▶ _Articolo_:
=-=-=
Nel dibattito su Israele e Palestina, i contributi si articolano fra grandi ricostruzioni storiche e immediata cronaca quotidiana. Questo compendio vuole essere una via di mezzo, cioè un tentativo di inquadrare quello che sta succedendo in questi giorni per chi non ha familiarità col tema. Data la vastità dell’argomento, lo dividerò in capitoli per concentrarmi su un argomento alla volta, in modo da poter raccogliere materiale, analizzare fatti e considerare l’attualità meglio che in un unico scritto-fiume.
Capitolo 1 – La strategia di Israele
Capitolo 2 – Israele e i civili
Capitolo 3 – Cosa succede ora a Gaza?
Capitolo 4 – Perché Hamas si comporta così? (e Fatah?)
Capitolo 5 – Israele e Palestina, e ora che succederà?
Capitolo 1 – La strategia di Israele
La strategia non c’è. Questa operazione militare non ha una strategia di medio o lungo periodo. È un’operazione tattica con la quale Israele vuole ridurre l’arsenale e la potenza di fuoco di Hamas a Gaza. Israele è preparata a una prosecuzione indefinita dello status quo. Questo comporta un ciclico disarmo di Hamas con mezzi militari: nei periodi di tregua, Hamas produce e acquista armi (principalmente diversi tipi di razzi) che possono mettere in pericolo Israele; con cadenza variabile, fra il biennale e il triennale, Israele interviene per riaffermare e garantire la propria superiorità militare.
=-=-=
▶ _Dati forniti_:
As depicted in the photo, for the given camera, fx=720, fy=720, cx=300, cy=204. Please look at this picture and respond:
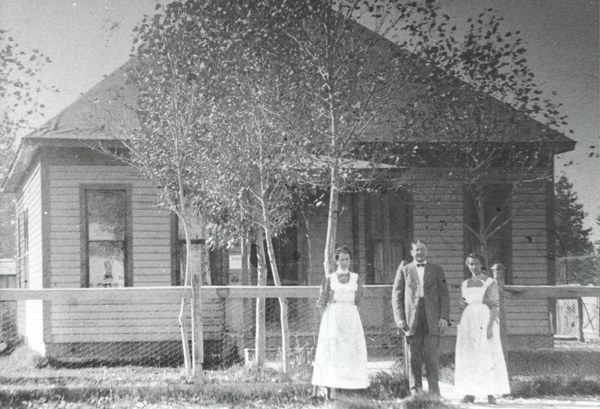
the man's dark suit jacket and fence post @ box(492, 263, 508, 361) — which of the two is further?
fence post @ box(492, 263, 508, 361)

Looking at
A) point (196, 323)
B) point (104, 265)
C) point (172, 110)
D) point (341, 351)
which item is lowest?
point (341, 351)

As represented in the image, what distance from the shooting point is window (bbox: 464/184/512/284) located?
1395cm

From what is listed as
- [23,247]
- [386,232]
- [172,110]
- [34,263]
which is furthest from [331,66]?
[23,247]

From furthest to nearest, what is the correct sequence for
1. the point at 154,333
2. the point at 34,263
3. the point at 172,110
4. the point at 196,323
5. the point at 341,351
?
the point at 34,263, the point at 154,333, the point at 172,110, the point at 196,323, the point at 341,351

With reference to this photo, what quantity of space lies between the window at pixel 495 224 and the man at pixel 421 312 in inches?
247

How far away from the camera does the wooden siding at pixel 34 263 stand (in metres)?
13.3

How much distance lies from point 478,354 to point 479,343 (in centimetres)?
12

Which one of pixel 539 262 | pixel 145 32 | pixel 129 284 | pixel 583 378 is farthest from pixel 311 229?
pixel 583 378

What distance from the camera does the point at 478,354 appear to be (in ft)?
25.9

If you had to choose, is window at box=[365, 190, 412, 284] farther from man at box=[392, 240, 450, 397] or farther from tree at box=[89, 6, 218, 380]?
man at box=[392, 240, 450, 397]

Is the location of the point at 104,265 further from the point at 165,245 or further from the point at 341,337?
the point at 341,337

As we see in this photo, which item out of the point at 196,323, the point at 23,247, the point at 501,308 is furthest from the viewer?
the point at 23,247

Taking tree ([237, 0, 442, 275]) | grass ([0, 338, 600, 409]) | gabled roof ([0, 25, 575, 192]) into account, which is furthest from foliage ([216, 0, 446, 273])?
gabled roof ([0, 25, 575, 192])

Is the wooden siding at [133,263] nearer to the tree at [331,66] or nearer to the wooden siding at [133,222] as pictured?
the wooden siding at [133,222]
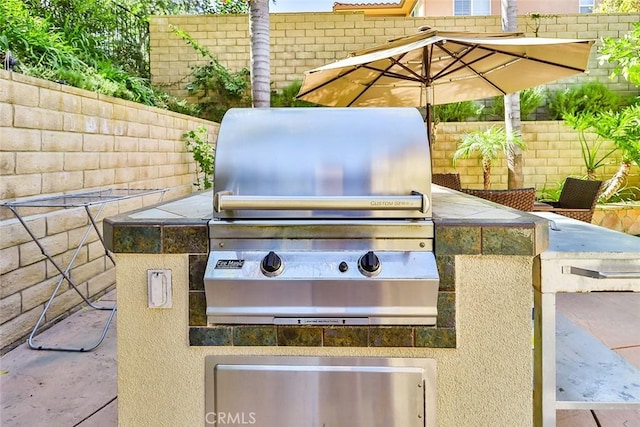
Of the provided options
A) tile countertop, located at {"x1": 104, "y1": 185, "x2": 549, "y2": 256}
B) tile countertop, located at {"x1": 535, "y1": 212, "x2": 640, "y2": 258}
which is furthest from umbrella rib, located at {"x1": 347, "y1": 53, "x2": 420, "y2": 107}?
tile countertop, located at {"x1": 104, "y1": 185, "x2": 549, "y2": 256}

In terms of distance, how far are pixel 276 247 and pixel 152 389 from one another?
66 centimetres

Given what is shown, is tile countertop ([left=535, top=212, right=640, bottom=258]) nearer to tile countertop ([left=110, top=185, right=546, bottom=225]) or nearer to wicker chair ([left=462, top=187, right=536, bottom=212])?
tile countertop ([left=110, top=185, right=546, bottom=225])

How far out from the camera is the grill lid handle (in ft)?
4.61

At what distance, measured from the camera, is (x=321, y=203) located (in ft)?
4.62

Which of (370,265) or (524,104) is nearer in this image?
(370,265)

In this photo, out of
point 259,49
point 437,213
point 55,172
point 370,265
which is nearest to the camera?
point 370,265

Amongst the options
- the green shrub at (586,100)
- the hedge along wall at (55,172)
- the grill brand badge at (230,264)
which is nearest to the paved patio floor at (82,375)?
the hedge along wall at (55,172)

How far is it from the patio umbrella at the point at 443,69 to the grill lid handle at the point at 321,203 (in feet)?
7.02

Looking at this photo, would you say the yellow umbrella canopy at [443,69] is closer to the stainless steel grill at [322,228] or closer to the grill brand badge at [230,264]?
the stainless steel grill at [322,228]

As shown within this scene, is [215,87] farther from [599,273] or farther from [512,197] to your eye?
[599,273]

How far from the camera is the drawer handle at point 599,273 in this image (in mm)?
1519

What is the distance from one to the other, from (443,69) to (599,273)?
3389 mm

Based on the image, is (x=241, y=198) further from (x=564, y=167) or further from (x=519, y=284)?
(x=564, y=167)

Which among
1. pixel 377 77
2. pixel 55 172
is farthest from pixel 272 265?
pixel 377 77
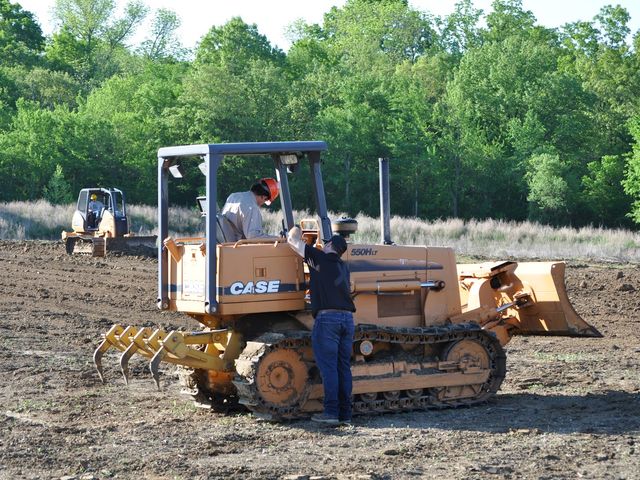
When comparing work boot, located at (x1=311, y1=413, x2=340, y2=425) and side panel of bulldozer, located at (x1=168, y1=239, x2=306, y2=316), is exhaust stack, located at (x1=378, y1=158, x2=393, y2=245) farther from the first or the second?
work boot, located at (x1=311, y1=413, x2=340, y2=425)

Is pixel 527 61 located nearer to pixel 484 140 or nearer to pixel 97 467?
pixel 484 140

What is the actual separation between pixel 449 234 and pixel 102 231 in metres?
15.0

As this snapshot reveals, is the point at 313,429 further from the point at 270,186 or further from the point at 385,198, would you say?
the point at 385,198

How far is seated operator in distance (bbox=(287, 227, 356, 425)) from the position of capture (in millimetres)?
11086

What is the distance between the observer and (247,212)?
1153 cm

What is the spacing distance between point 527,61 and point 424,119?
708cm

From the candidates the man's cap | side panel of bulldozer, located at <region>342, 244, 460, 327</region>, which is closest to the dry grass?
side panel of bulldozer, located at <region>342, 244, 460, 327</region>

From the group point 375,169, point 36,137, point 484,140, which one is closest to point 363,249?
=-=-=
▶ _Compito richiesto A_:
Rispondi a queste domande sull'articolo su Israele e Palestina:
(i) Quanti capitoli vengono elencati?
(ii) Qual è il titolo del capitolo 3?
(iii) Secondo il capitolo 1, con quale cadenza interviene Israele?
▶ _Compito richiesto B_: Prosegui l'articolo su Israele e Palestina dal punto in cui si ferma.
I dati qui non hanno alcun ruolo.

▶ _Risposta scritta A_:
(i) Vengono elencati cinque capitoli.
(ii) Il titolo è "Cosa succede ora a Gaza?".
(iii) Israele interviene con cadenza variabile, fra il biennale e il triennale.

▶ _Risposta scritta B_:
Dal ritiro unilaterale da Gaza (2005), e soprattutto dalla vittoria di Hamas su Fatah nella Striscia (2007), Israele si è rassegnata a questa ciclicità. Tuttavia, le operazioni militari (“Piombo Fuso”, 2009; “Pilastro di difesa”, 2012; “Margine di protezione”, 2014 – sì, i nomi italiani non sono il massimo) non avvengono in periodi casuali. Israele fa coincidere l’inizio con un casus belli istigato dall’altro fronte – uno che possa definire l’intervento militare come operazione difensiva – consapevole che la scelleratezza di Hamas non mancherà di offrirne. Naturalmente non si tratta di eventi che portano automaticamente a una guerra (di lanci di missili ce ne sono su base quotidiana), ma di piccoli passi che innescano l’escalation di azione-ritorsione-superritorsione che porta velocemente alla guerra.
Israele adotta questa tempistica per due ragioni: primo, perché un’azione militare è molto meno digeribile per la comunità internazionale rispetto a un’azione difensiva in risposta a un attacco verso civili. È per questo che, per quanto sia sempre presente sottotraccia, Netanyahu ha evitato di collegare il rapimento dei 3 ragazzi israeliani – non rivendicato da Hamas, fra l’altro – alle operazioni militari a Gaza: rispondere a dei lanci di razzi bombardando le postazioni di lancio di quei razzi può essere considerata un’azione difensiva; rispondere a un rapimento con dei bombardamenti è a tutti gli effetti una rappresaglia.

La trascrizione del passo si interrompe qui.